Five years it was since the man had come to the house, thirty-four since he had come before. Bridget remembered walking down the avenue from the gate-lodge the morning after the first time and Henry saying something was wrong, how he had mentioned the dogs being poisoned a week or so ago, how he’d cleared away the gravel pebbles because they had blood on them. She remembered Lucy, dressed up, coming into the kitchen when the man came again, saying she’d carry the tea in. And afterwards Lucy not saying what she and Henry and the Captain had: that the insane maybe couldn’t be held responsible for being a nuisance. You couldn’t have blamed Lucy. You couldn’t have blamed her for hating the man.

‘There’s people talking about it,’ Henry said. ‘Her going there.’

‘There would be, all right.’

They’d talk about it because they wouldn’t understand it, any more than it was understood in this kitchen. Wasn’t it enough that things had settled in the end – the Captain persevering with his sympathy, the jaunts they went out on, his fondness and his companionship at last accepted? Wasn’t it enough again, the memory of her friend’s love all down the years, still there for all anyone would know? ‘Why d’you want to go out to that old place?’ – Bridget had her protest ready, had had it ready for ages now, but she kept it to herself.

‘Snakes and ladders they play,’ Henry said.

3

One day, not long after she first came, the keeper said to him, ‘I’ll instruct you how to sharpen the razors.’

The breakfast dishes were on the tables at the time, knives and forks across them, all the knives blunted with a file, the tin mugs with dregs of tea in them.
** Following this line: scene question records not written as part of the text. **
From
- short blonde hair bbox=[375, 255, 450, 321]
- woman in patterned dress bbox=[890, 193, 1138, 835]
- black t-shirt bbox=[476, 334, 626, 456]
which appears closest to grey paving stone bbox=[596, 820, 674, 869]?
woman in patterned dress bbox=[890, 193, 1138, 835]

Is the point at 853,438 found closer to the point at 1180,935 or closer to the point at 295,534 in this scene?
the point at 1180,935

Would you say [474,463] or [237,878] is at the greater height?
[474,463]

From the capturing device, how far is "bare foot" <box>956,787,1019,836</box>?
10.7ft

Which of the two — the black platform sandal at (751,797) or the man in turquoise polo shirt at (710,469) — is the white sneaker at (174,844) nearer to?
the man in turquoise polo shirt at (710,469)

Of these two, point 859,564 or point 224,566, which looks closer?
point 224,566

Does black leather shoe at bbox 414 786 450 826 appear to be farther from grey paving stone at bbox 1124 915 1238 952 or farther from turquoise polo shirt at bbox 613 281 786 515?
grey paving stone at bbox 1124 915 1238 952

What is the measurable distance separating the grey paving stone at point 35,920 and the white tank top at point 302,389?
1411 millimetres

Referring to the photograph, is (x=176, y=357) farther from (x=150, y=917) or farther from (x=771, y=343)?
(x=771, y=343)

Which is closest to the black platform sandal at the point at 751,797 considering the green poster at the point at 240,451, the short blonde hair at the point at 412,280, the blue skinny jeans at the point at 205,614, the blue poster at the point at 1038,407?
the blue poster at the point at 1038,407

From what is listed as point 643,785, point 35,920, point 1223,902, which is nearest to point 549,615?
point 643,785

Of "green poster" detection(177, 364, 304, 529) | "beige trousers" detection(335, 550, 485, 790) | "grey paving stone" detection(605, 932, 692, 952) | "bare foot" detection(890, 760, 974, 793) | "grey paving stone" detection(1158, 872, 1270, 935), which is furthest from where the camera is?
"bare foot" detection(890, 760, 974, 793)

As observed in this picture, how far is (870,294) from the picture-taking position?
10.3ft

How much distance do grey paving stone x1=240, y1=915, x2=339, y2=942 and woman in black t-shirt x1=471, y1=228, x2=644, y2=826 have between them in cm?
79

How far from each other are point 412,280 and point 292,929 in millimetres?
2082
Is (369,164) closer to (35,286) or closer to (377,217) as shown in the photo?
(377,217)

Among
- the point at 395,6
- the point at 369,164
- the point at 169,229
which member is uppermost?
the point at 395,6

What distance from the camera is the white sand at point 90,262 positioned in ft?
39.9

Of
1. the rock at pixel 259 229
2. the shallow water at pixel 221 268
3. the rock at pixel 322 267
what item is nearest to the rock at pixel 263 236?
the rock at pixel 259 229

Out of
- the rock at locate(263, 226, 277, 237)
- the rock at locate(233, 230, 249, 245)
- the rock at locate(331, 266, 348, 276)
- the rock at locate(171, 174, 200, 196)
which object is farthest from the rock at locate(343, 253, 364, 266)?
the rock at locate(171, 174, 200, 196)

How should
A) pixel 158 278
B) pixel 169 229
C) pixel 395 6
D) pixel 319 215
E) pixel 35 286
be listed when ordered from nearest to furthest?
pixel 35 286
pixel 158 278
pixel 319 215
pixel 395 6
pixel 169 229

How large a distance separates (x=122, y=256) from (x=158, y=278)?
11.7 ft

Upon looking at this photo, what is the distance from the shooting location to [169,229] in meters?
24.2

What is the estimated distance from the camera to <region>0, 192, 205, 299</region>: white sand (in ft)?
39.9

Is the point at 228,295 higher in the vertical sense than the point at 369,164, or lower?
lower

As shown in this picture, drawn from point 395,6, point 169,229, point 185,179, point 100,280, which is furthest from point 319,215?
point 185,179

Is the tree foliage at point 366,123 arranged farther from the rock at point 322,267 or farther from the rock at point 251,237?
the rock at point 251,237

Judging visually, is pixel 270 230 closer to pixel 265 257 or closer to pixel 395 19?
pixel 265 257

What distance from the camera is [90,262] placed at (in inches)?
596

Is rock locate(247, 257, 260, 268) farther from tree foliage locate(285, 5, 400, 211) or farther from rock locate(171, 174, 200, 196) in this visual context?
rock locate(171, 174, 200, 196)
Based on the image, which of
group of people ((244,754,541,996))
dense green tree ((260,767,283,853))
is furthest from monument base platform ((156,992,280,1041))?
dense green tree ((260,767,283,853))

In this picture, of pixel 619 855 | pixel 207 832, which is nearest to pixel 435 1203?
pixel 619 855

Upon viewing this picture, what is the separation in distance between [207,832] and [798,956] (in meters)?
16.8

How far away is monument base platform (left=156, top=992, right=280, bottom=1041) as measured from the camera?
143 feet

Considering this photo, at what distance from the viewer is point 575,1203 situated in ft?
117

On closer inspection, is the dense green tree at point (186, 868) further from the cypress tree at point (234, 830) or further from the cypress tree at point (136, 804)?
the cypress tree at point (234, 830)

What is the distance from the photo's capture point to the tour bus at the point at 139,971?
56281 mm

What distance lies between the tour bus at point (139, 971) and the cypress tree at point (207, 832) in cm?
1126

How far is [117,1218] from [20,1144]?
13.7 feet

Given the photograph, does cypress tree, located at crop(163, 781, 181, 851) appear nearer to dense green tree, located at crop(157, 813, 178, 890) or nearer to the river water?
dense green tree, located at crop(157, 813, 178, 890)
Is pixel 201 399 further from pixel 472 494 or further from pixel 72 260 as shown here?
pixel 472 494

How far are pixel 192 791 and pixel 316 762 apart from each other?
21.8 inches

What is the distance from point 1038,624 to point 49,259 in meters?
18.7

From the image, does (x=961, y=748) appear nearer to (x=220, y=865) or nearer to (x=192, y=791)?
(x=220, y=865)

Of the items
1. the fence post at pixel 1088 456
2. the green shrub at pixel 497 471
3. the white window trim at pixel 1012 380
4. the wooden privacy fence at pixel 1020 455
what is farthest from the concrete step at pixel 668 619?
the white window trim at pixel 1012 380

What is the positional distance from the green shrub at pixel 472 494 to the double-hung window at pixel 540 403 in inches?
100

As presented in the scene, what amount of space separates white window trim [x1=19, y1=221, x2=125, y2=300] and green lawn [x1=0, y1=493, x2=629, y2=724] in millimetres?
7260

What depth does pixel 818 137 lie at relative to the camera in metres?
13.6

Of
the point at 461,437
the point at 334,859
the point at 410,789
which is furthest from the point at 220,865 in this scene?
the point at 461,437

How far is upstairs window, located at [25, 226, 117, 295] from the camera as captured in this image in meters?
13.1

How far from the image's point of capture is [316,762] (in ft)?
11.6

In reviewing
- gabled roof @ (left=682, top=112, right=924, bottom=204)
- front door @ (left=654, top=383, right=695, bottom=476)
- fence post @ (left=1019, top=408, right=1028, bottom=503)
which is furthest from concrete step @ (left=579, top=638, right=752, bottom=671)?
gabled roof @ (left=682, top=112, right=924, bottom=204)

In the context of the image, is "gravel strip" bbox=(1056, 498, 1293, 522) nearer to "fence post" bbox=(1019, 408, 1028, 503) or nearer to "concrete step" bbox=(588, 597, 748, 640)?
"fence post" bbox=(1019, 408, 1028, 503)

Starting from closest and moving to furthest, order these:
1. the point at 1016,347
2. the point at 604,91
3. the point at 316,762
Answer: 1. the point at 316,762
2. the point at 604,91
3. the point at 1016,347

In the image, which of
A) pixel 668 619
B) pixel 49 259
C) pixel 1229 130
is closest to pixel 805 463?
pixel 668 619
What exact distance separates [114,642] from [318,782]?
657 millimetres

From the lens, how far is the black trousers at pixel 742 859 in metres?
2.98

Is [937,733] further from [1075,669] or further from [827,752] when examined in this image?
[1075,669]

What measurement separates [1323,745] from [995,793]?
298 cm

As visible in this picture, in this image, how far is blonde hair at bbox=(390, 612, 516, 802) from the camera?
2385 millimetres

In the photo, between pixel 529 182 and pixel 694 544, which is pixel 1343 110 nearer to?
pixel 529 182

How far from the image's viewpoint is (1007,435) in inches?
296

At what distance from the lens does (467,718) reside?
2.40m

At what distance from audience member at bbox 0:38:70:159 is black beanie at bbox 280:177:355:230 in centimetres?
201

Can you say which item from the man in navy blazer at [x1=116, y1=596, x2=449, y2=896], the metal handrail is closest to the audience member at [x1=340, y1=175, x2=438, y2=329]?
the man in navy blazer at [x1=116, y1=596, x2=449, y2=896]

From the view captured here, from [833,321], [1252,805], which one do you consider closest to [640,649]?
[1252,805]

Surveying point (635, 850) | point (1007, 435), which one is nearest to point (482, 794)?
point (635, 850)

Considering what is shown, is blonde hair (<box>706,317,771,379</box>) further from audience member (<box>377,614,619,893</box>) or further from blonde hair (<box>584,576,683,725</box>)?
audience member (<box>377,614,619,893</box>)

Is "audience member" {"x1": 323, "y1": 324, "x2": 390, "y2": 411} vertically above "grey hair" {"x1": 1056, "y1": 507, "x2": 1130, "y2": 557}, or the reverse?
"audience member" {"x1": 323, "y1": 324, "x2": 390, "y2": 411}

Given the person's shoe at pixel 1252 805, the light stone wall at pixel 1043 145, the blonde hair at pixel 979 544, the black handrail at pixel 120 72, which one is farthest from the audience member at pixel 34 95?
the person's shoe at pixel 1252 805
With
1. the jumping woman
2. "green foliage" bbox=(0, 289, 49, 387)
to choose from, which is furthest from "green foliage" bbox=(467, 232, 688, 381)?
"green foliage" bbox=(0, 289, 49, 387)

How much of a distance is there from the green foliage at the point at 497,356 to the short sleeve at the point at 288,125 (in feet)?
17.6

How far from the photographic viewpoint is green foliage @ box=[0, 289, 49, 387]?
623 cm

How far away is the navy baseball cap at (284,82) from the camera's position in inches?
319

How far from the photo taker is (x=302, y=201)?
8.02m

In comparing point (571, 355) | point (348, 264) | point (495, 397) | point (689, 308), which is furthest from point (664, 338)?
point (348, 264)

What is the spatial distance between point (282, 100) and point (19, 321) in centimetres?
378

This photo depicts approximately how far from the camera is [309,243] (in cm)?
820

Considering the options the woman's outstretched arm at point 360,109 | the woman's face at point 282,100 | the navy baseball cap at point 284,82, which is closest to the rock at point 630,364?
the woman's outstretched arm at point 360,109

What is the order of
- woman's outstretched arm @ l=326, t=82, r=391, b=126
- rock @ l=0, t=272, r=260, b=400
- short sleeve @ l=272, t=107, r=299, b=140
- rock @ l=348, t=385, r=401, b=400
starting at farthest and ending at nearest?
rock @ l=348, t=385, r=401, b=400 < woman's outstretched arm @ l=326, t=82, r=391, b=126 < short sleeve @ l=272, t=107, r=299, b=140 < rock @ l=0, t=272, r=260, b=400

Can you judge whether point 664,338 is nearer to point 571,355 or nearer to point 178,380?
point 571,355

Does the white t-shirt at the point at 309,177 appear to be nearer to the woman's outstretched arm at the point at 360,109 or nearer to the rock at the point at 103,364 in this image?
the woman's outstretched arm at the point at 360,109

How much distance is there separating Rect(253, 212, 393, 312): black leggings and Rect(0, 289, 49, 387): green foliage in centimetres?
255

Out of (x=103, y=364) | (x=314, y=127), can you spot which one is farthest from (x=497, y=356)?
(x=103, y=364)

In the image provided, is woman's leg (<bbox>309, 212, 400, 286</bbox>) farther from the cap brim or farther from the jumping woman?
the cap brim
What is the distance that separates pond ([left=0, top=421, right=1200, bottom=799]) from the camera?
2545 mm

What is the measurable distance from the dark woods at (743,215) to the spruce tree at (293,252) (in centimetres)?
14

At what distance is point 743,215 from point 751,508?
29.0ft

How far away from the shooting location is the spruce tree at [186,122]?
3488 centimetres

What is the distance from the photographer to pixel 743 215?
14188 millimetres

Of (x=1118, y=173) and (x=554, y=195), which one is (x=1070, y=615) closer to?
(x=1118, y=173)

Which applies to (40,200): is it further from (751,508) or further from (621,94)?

His turn it was to gather up what there was, piling everything on to the tray and passing it through the hatch, waiting there until it came back, while the keeper put other things in the cupboards – the salt and pepper, any cutlery that would not have been used, the sugar dishes. Matthew Quirke the keeper was that morning. He had his coat off, bands on his shirtsleeves, his cap on the chest by the door. No one else was there.

‘A privilege,’ Mr Quirke said. ‘The razors.’

No one was allowed near the razors only Matthew Quirke himself. It was he who shaved the men; since Eugene Costello had kept a razor by him and they found him the next morning, it was Mr Quirke who shaved the men, a rule made then.

‘How’s that then?’ a voice called out from the other side of the hatch, hands pushing back the tray, the spills wiped from it. MacInchey’s hands they were; you’d know the voice.

‘You understand me?’ the keeper said. ‘You know what I’m saying to you?’ Mr Quirke let what he said stay where it was, not pressing it. ‘Ah, you do, you do,’ he said, squeezing out a cloth into a basin of water. Matthew Quirke would take a glance at you and know was he understood or not. ‘There’s not another man I’d trust with the razors,’ he said. South Tipperary he came from, set for the priesthood only something went wrong. ‘Brush down that table now,’ he said. ‘Leave the long one to me and then we’ll go out the back.’

The shed that had black-painted windows was across the big yard with the drain in the middle. There were two padlocks on it, one high, one low. Inside there was a light to put on.

The door closed behind them, a bolt shot into place. The light was a bulb hanging down over the workbench. The keeper unrolled a bundle in green baize and lifted out the razors, then oiled the sharpening stone.

‘Isn’t it a grand thing she comes by?’ he said.

The first razor went into the vice for a speck of rust to be rubbed off with sandpaper, then the edge was passed over the stone, wiped with a rag before the strop was pulled taut on the hook it hung from.

‘You’d get the way of it,’ the keeper said. ‘Isn’t it grand, though?’ he said.